Phase diagram of the type of the energetically most favorable OV as a function of the external strain $ epsilon_{11} $ and $ epsilon_{22} $. The dashed curves are predicted according to the surface elasticity properties shown in Table 3. It indicates that BOV, IPOV, or SBOV can be energetically most favorable within different range of the external strain. This figure is adapted from Ref. [11].

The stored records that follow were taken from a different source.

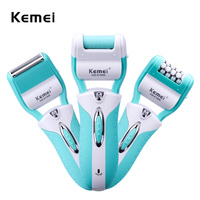 220 240V Kemei 3 In 1 Lady Shaver Epilator Electric Shaving Hair Removal Women Trimmer Bikini Body depilator Women Trimmer Shave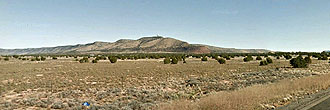 1.5 Acre Corner Lot Close to Seligman and Route 66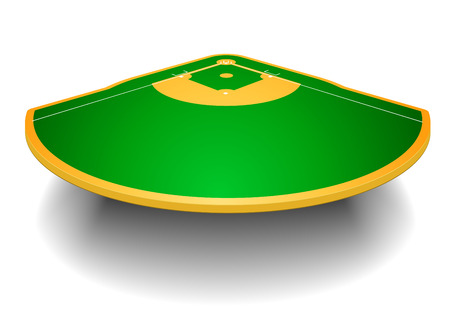 detailed illustration of a baseball field with perspective   Vector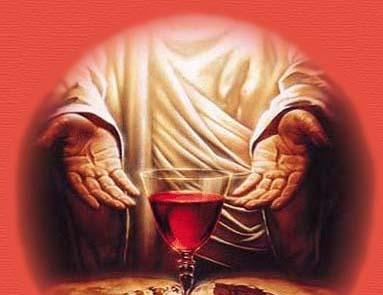 Msze święte w listopadzie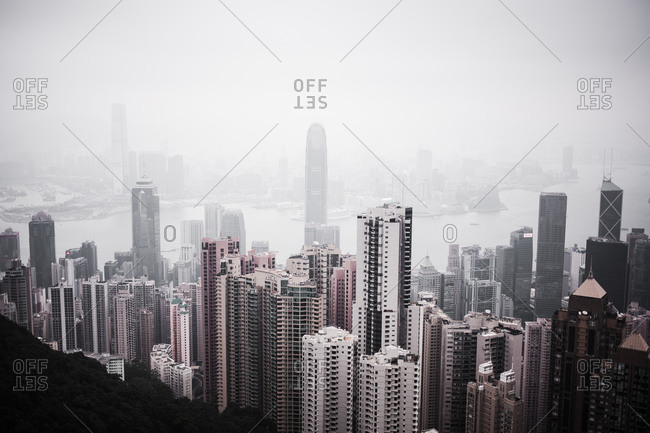 Hillside over look of Hong Kong on foggy day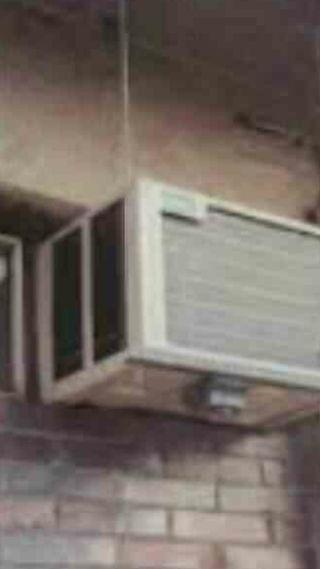 aire acondicionado se instala y se vende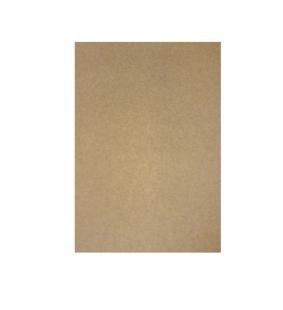 9c461038e Hojas de Papel kraft DINA4 (100)  Amazon.es  Oficina y papelería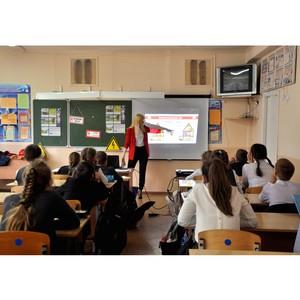 «Ульяновские сети» провели уроки энергосбережения в школах Ульяновска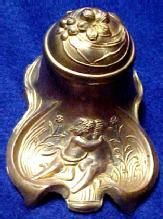 Cherubs Inkwell  Ink Well - Metalware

It is worthy to mention that we did not realize until recently that the incipient ferroelectricity of TiO2 is also quite important for its surface properties. Under tensile strain, it tends to be more stable in the ferroelectric polarization state with lower symmetry[35-37]. However, we calculated the surface elasticity of OVs without intentionally reducing the symmetry. Therefore only if an OV could automatically break the symmetry, the tensile strain may drive the system to a polarization state[15]. We recently found that this occurs only when introducing an in-plane OV, whereas in the other cases the polarization state cannot be spontaneously reached although it is thermodynamically more stable under tensile strain. Therefore in more accurate calculations of the surface elasticity, one should take the polarization state into account.




5.
Diffusion kinetics of oxygen vacancies




The distribution of defects can also be influenced by the diffusion kinetics. We have extensively studied the diffusion properties of OVs in TiO2 and the effects of strain on the kinetics[12]. We found that the barrier is very high for an OV to directly hop along [001] direction, therefore the global energy barrier for an OV to diffuse either along [001] or [110] is determined by the path from the base planes to the apex positions of the Ti-O octahedrons. As shown in Fig. 6, this barrier decreases with increasing density of OV in the [001] direction. It indicates that the interaction between neighboring OVs facilitates the mobility of OVs in the bulk of TiO2.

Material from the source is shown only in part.